Help on Dups

Question

Post reply

Help on Dups

salvysmith08-887568

SSC Veteran

Points: 215
More actions
September 22, 2008 at 9:38 am

#198632

Hi,
I'm new to MS SQL 2005, can anyone help me in getting the second occurrence of duplicates onwards for every batch of B's?
Here are two examples with their desired output (@Output).
First:
DECLARE @Table TABLE (
id bigint IDENTITY PRIMARY KEY CLUSTERED,
lang varchar(100),
code char(1)
)
DECLARE @Output TABLE(id bigint)
INSERT @Table
SELECT 'en','A' UNION ALL
SELECT 'en','A' UNION ALL
SELECT 'en','B' UNION ALL
SELECT 'de','B' UNION ALL
SELECT 'zh','B' UNION ALL
SELECT 'en','A' UNION ALL
SELECT 'en','A' UNION ALL
SELECT 'en','B' UNION ALL
SELECT 'de','B' UNION ALL
SELECT 'en','B' UNION ALL
SELECT 'en','B' UNION ALL
SELECT 'en','A' UNION ALL
SELECT 'en','A'
SELECT * FROM @Table
INSERT @Output
SELECT 10 UNION ALL
SELECT 11
SELECT * FROM @Output
And second:
DECLARE @Table TABLE (
id bigint IDENTITY PRIMARY KEY CLUSTERED,
lang varchar(100),
code char(1)
)
DECLARE @Output TABLE(id bigint)
INSERT @Table
SELECT 'en','A' UNION ALL
SELECT 'en','A' UNION ALL
SELECT 'en','A' UNION ALL
SELECT 'de','B' UNION ALL
SELECT 'zh','B' UNION ALL
SELECT 'zh','B' UNION ALL
SELECT 'en','B' UNION ALL
SELECT 'en','B' UNION ALL
SELECT 'de','A' UNION ALL
SELECT 'en','A' UNION ALL
SELECT 'en','B' UNION ALL
SELECT 'en','B' UNION ALL
SELECT 'en','B'
SELECT * FROM @Table
INSERT @Output
SELECT 6 UNION ALL
SELECT 8 UNION ALL
SELECT 12 UNION ALL
SELECT 13
SELECT * FROM @Output
Any help and sample code would be greatly appreciated.
Thank you.

Viewing 15 posts - 1 through 14 (of 14 total)

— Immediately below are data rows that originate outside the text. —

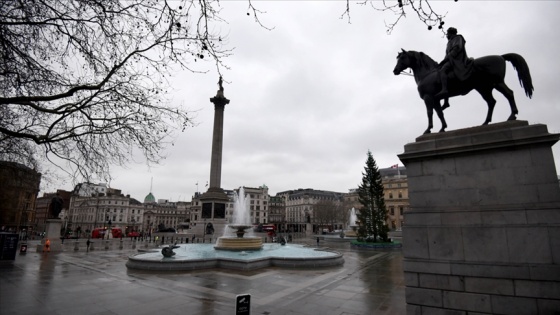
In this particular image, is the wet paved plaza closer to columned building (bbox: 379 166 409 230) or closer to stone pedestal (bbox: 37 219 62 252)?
stone pedestal (bbox: 37 219 62 252)

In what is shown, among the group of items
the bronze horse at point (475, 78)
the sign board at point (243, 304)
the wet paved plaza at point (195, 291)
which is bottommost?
the wet paved plaza at point (195, 291)

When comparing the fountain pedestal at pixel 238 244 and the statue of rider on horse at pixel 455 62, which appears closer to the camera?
the statue of rider on horse at pixel 455 62

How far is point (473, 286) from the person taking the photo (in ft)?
23.5

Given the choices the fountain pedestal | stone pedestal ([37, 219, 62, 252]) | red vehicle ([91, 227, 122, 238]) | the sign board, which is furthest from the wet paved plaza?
red vehicle ([91, 227, 122, 238])

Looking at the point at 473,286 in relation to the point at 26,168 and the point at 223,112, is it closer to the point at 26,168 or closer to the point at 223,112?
the point at 26,168

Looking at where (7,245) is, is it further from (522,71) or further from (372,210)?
(372,210)

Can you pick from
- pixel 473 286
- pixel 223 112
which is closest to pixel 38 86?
pixel 473 286

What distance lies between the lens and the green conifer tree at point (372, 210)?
38.1 m

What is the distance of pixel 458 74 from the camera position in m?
8.52

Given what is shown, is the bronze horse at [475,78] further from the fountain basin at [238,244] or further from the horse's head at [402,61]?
the fountain basin at [238,244]

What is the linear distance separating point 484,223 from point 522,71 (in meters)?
4.59

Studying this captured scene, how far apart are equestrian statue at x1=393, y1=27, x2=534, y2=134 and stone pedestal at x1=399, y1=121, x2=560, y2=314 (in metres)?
1.06

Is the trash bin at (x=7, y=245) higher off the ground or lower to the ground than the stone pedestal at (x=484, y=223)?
lower

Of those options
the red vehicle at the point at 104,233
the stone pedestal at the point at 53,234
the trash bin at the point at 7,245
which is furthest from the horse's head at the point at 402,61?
the red vehicle at the point at 104,233
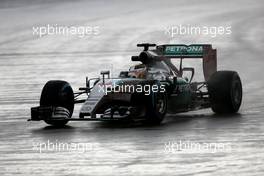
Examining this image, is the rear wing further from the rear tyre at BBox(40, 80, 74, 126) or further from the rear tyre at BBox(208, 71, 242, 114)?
the rear tyre at BBox(40, 80, 74, 126)

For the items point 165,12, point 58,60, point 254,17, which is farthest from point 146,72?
point 165,12

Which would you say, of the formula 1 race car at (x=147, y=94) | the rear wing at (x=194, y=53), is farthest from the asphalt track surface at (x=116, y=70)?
the rear wing at (x=194, y=53)

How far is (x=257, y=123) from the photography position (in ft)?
56.3

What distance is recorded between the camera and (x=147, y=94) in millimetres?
16844

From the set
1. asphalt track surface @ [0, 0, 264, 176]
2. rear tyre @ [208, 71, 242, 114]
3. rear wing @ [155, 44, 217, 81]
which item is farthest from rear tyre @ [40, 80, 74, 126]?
rear tyre @ [208, 71, 242, 114]

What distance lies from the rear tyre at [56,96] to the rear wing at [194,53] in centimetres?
251

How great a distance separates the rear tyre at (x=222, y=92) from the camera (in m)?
18.8

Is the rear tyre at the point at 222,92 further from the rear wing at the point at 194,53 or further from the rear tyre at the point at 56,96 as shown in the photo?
the rear tyre at the point at 56,96

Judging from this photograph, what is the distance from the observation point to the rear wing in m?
19.8

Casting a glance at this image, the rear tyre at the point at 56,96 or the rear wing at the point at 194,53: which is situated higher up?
the rear wing at the point at 194,53

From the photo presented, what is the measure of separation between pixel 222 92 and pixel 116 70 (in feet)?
28.3

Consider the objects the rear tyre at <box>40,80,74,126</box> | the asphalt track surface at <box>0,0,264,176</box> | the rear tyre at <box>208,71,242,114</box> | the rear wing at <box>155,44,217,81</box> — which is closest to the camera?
the asphalt track surface at <box>0,0,264,176</box>

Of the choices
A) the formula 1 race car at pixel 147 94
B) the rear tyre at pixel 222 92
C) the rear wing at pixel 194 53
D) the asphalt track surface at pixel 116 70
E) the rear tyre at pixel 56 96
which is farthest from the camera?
the rear wing at pixel 194 53

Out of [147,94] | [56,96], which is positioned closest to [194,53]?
[147,94]
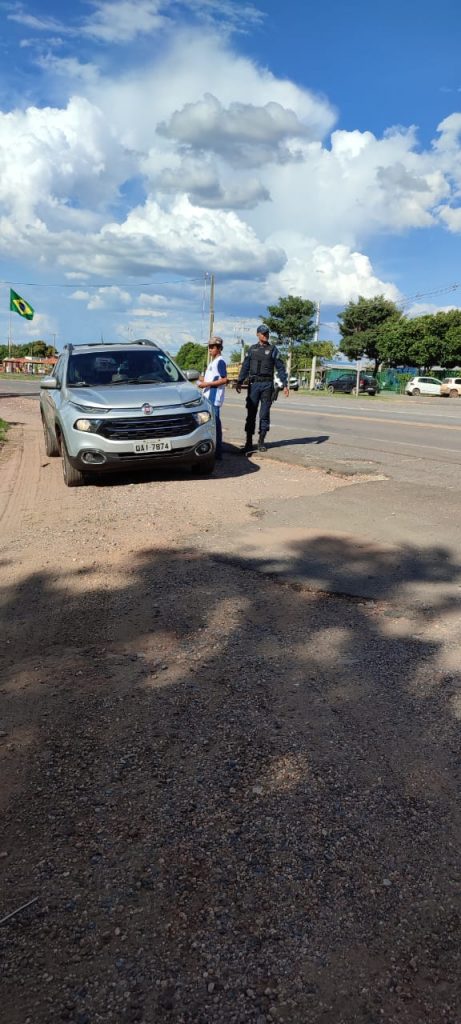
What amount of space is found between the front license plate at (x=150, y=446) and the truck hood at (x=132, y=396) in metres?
0.36

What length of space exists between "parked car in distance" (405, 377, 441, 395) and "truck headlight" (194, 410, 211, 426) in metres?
48.0

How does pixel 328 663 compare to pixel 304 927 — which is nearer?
pixel 304 927

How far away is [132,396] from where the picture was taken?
781 centimetres

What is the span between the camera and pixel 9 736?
106 inches

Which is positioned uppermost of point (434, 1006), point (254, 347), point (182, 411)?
point (254, 347)

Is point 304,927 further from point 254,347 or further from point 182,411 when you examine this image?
point 254,347

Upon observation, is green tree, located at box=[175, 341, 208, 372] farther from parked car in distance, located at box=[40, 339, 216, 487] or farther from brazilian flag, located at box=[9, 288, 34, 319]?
parked car in distance, located at box=[40, 339, 216, 487]

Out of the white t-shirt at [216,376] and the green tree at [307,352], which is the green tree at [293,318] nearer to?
the green tree at [307,352]

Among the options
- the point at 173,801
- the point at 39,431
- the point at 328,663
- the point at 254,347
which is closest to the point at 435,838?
the point at 173,801

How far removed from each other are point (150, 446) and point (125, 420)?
0.38 meters

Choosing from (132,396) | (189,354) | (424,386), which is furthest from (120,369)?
(189,354)

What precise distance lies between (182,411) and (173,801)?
5.83 metres

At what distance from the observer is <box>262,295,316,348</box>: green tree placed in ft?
226

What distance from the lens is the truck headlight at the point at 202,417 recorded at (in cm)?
790
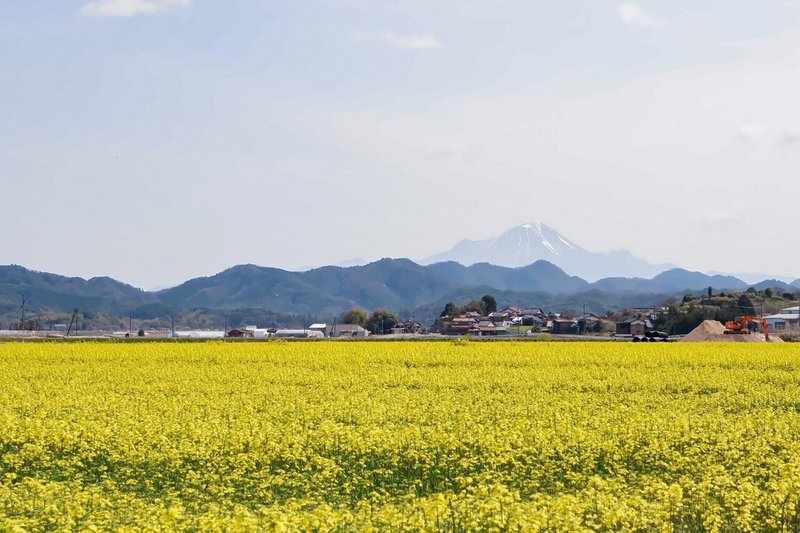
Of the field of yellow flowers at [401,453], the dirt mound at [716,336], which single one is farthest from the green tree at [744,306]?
the field of yellow flowers at [401,453]

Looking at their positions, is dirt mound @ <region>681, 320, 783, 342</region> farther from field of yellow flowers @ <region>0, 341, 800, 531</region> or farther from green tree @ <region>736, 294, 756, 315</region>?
green tree @ <region>736, 294, 756, 315</region>

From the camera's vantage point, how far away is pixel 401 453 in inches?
849

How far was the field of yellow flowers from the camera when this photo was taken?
50.9 feet

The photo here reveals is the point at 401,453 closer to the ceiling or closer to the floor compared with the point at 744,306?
closer to the floor

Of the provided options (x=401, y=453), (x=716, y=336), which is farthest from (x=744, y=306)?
(x=401, y=453)

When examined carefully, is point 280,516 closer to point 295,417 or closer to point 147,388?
point 295,417

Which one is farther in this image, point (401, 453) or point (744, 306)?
point (744, 306)

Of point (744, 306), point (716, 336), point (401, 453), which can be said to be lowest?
point (401, 453)

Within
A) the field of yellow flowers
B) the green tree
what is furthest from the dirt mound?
the green tree

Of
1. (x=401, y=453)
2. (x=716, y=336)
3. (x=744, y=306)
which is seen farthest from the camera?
(x=744, y=306)

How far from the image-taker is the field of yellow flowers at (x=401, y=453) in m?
15.5

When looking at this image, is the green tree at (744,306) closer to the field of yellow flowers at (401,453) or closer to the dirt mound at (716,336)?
the dirt mound at (716,336)

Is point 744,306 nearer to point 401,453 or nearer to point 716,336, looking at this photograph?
point 716,336

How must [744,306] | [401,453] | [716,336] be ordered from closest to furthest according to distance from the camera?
[401,453]
[716,336]
[744,306]
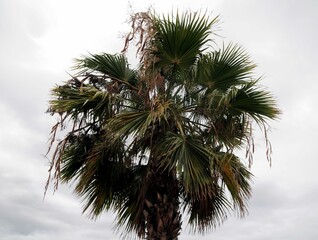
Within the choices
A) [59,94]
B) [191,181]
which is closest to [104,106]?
[59,94]

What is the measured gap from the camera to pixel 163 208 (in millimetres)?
7477

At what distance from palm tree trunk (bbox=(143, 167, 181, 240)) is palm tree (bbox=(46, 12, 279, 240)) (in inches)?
0.6

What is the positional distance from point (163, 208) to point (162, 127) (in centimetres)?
136

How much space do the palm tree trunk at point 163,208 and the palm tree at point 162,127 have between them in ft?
0.05

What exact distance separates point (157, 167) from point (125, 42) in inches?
84.8

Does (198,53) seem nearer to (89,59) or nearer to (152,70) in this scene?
(152,70)

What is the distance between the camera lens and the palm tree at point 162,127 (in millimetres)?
7430

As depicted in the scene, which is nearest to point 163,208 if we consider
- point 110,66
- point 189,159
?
point 189,159

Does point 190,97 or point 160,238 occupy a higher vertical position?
point 190,97

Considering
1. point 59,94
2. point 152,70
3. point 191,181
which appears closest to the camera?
point 191,181

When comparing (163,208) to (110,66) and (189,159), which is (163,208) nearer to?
(189,159)

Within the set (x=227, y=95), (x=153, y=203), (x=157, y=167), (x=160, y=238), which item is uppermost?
(x=227, y=95)

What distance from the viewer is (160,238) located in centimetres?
736

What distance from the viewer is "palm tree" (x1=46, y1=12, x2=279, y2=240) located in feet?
24.4
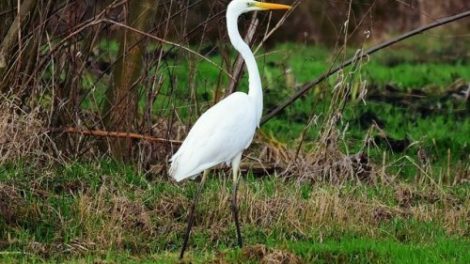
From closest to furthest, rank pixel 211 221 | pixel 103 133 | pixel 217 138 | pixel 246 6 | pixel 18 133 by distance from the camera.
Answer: pixel 217 138 < pixel 246 6 < pixel 211 221 < pixel 18 133 < pixel 103 133

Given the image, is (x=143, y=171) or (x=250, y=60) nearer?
(x=250, y=60)

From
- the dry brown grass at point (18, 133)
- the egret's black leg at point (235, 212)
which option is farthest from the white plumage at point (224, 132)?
the dry brown grass at point (18, 133)

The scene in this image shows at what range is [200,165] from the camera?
7.44m

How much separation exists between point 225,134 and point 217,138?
59 mm

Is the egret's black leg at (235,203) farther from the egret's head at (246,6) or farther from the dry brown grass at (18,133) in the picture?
the dry brown grass at (18,133)

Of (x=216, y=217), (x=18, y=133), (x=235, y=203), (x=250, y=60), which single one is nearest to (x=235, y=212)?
(x=235, y=203)

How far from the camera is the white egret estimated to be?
24.4 feet

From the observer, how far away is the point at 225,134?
24.6 ft

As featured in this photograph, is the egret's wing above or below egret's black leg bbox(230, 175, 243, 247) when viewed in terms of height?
above

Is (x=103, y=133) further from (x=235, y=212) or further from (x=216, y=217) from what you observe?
(x=235, y=212)

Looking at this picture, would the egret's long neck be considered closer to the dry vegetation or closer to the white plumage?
the white plumage

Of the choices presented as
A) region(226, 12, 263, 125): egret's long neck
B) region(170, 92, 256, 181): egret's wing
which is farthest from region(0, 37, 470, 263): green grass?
region(226, 12, 263, 125): egret's long neck

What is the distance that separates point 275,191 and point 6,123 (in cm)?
197

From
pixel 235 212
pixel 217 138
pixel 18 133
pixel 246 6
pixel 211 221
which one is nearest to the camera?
pixel 217 138
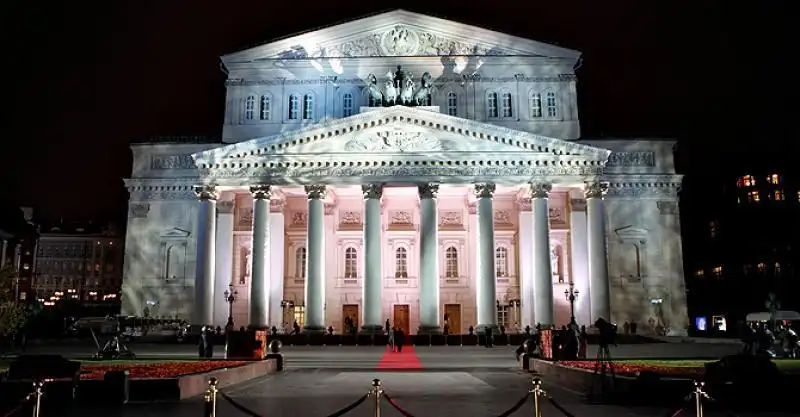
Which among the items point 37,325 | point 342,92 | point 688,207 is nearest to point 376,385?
point 342,92

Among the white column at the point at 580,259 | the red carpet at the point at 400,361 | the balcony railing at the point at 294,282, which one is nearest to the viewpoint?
the red carpet at the point at 400,361

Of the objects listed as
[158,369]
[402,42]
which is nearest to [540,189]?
[402,42]

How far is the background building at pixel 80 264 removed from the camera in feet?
431

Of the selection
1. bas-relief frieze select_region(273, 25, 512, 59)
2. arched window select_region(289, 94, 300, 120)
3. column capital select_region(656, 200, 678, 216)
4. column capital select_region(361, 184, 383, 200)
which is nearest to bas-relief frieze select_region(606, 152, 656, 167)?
column capital select_region(656, 200, 678, 216)

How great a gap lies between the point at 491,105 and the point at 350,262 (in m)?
15.9

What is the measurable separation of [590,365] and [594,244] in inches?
917

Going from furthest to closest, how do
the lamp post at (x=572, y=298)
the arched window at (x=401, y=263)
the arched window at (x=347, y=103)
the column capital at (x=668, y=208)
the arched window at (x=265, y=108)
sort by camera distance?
the arched window at (x=265, y=108), the arched window at (x=347, y=103), the arched window at (x=401, y=263), the column capital at (x=668, y=208), the lamp post at (x=572, y=298)

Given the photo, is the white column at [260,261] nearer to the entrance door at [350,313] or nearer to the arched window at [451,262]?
the entrance door at [350,313]

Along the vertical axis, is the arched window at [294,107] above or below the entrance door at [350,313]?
above

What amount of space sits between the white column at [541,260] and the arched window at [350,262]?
573 inches

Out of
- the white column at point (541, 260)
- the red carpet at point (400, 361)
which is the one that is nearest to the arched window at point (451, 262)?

You must be logged in to reply to this topic. Login to reply

Christopher Stobbs SSC-Insane Points: 21098 More actions · Answer 1

HI there

Are you sure your outputs are correct?

I'm a bit confused.

thanks

Chris

----------------------------------------------
Try to learn something about everything and everything about something. - Thomas Henry Huxley

:w00t:
Posting Best Practices[/url]
Numbers / Tally Tables[/url]

SQL-4-Life

ChrisM@Work SSC Guru Points: 186127 More actions · Answer 2

Hello

Try this out, have a look at the result set (it will contain all the iterations of the dupes) and use it to help explain what you're trying to do.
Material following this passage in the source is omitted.